International cooperation

The Central Bank of Iceland undertakes extensive responsibilities and obligations in the field of international finance on behalf of the Icelandic Government, through cooperation with other central banks and international economic and monetary organisations. These include the International Monetary Fund (IMF), the Bank for International Settlements (BIS), the Organisation for Economic Co-operation and Development (OECD), and the European financial supervisory bodies.


International Monetary Fund (IMF)

The IMF’s aim is to strengthen international cooperation in foreign exchange matters, promote exchange rate stability, and facilitate unrestricted foreign exchange transactions. The Central Bank represents Iceland at the Fund.


The Bank for International Settlements (BIS)

Established in 1930, the BIS, located in Basel, Switzerland, is the oldest international financial institution in the world. It is owned jointly by a large number of central banks. The BIS is both a bank for central banks and an important institution for research and analysis in fields pertaining to central bank activities, not least monetary policy and financial stability. It is also a forum for wide-ranging international cooperation among central banks and for supervision of financial activities. A noteworthy example of this is the preparation of regulations on banks’ capital ratios.
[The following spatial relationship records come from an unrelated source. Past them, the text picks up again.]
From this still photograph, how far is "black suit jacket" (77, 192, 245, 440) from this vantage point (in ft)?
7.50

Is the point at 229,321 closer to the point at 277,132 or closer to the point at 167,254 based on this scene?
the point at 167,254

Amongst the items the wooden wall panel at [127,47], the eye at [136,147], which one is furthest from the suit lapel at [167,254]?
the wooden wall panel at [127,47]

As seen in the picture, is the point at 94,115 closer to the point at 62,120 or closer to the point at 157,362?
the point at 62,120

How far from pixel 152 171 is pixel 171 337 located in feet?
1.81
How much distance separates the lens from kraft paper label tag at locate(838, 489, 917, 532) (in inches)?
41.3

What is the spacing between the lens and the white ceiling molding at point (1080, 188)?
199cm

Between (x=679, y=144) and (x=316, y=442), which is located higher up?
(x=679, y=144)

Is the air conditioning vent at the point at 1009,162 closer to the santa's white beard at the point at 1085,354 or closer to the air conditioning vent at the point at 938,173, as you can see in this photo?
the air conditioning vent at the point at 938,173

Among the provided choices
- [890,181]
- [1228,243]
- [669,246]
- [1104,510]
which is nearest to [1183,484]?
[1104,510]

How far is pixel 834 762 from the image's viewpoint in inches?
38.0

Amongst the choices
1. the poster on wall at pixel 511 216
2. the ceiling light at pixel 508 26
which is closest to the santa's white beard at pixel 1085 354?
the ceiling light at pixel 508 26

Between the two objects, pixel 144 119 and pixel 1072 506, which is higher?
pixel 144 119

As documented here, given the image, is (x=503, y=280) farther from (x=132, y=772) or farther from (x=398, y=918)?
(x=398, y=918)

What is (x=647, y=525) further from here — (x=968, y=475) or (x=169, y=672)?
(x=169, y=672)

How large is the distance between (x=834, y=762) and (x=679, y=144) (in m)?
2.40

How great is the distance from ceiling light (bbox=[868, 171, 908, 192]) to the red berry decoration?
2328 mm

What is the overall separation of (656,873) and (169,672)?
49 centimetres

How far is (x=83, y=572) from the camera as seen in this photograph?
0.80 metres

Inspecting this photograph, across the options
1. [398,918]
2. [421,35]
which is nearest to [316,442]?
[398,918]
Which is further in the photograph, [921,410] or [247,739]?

The Central Bank is a shareholder in the Bank for International Settlements. Central Bank representatives participate in various cooperative measures through the BIS.


Organisation for Economic Co-operation and Development (OECD)

The OECD is an intergovernmental organisation with 38 member countries. Its main objective is to encourage sustainable economic growth and improved living standards for its member countries, while maintaining financial stability.

The OECD was formed from another institution, the Organisation for European Economic Co-operation (OEEC), which was founded in 1947 at the behest of the US and Canada in order to organise and administer the Marshall Plan. In 1961, the OECD took over the activities of the OEEC, which then had 20 member countries.

Central Bank of Iceland staff members participate in various OECD committees on a regular basis. These include the Economic Policy Committee, Working Party 1, the Committee on Financial Markets, and an expert committee on government debt management. OECD experts visit Iceland regularly and hold discussions on economic affairs with policymakers, as it does in all of the Organisation’s member countries. Following the visits, the OECD publishes its assessment of economic conditions.


European financial supervisory bodies (EBA, EIOPA, ESMA and ESRB)

The Central Bank of Iceland participates in the work of European financial supervisory bodies, the European Banking Authority (EBA), the European Insurance and Occupational Pensions Authority (EIOPA), and the European Securities and Markets Authority (ESMA). The Central Bank also participates in the work of the European Systemic Risk Board (ESRB) and subgroups on its behalf, and thus has access to European analyses of systemic risk. In these fora, the Bank has the same rights and responsibilities as the supervisory authorities in EU member countries but does not have voting rights. Participation in the Board of Supervisors and the General Board, standing committees, and work groups of European supervisory bodies enables the Bank to keep abreast of legislative amendments and participate in developing European financial market legislation. With its participation, the Central Bank also does its part to ensure harmonised implementation of European financial market legislation in the EEA. Such participation supports the implementation of new European legislation in Iceland, facilitates it, and contributes to more effective supervision after implementation is complete.